Quando il tuo mondo sembra scivolare sempre più verso un oscuro abisso, quando quelli che dovrebbero indicare una direzione da seguire appaiono sempre più persi ed incapaci di distinguere il proprio tornaconto personale da quello che è il bene collettivo, possiamo ritrovare la forza ed il coraggio per affrontare le asprezze dei tempi moderni solamente se guardiamo dentro di noi, a quello che avevamo di più caro, a quello che potremmo dover rinunciare nel prossimo futuro.
Lo psych-rock dei Lord Buffalo si tinge di tonalità tetre, ostili e malinconiche, attraversa, come un vento carico di dolorosi rimpianti, le città fantasma della frontiera; si bagna nelle acque limpide, gelide e vorticose del fiume dell’alternative country; riempie il suo orizzonte di sonorità innovative, suadenti e sperimentali, mentre da lassù il Sole si fa sempre più bruciante ed inclemente, trasformando le nostre città di cemento, vetro, metallo ed asfalto in dei veri e propri inferni di solitudine, rabbia, follia ed abbandono. Quando arriverà la pioggia ad accompagnare, nuovamente, il nostro cammino?
La bellezza e la potenza di “Tohu Wa Bohu” sta tutta nel riuscire a far diventare reali dei paesaggi remoti e mai visitati prima, i quali si susseguono, uno dopo l’altro, in un viaggio mistico che ci porterà a conoscere meglio noi stessi, a fare i conti con il lato buio delle nostre coscienze ed a superare quelli che sono i limiti e le preoccupazioni su sui abbiamo costruito le nostre vite. Come un cavaliere solitario attraverseremo periferie urbane, deserti sconfinati, cittadine abbandonate e cadenti, montagne enormi, mentre, intanto, l’intimità del folk si intreccerà alle sonorità più fragorose, robuste e metalliche del metal e le prime note di “Raziel” tenteranno di scavare, con le unghie consumate e sanguinanti, un varco nella densa foschia del nuovo giorno che sta per iniziare.
Un giorno che potrebbe anche essere, finalmente, generoso di pioggia, ma sta a noi cambiare il corso della nostra esistenza e rompere il meccanismo perverso che ci stritola ed avvilisce, cercando di essere migliori di quanto siamo stati ieri.

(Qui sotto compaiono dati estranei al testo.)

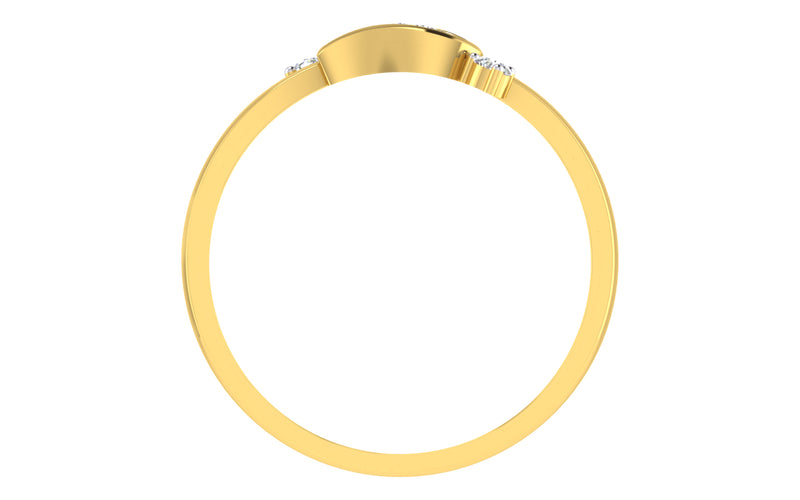 women's ring in gold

Ci sono passaggi feroci, scanditi da riff esplosivi e improvvisi ed altri che, invece, sono più lenti e meditativi, come in “Dog Head”, nei quali la sofferenza si trasforma in un muro solido ed impenetrabile che si stringe, sempre più, su di noi, sui nostri pensieri, sulle nostre emozioni, accompagnato da chitarre distorte e tamburi sempre più pressanti e corposi, che continuano a vibrare, imperterriti, anche nell’omonima e successiva “Tohu Wa Bohu”. Una canzone che si apre al mondo come uno scrigno magico da cui fuoriesce la luce primordiale dell’esistenza ed inizia la sua ennesima battaglia contro l’oscurità, per donare sostanza e soprattutto anima a quella terra vuota che ormai è dentro e fuori di noi, in modo che possa esservi un nuovo giorno, un nuovo inizio, una nuova genesi, descritta a forza di heavy-blues e folk-rock, di alt-country e stoner metal.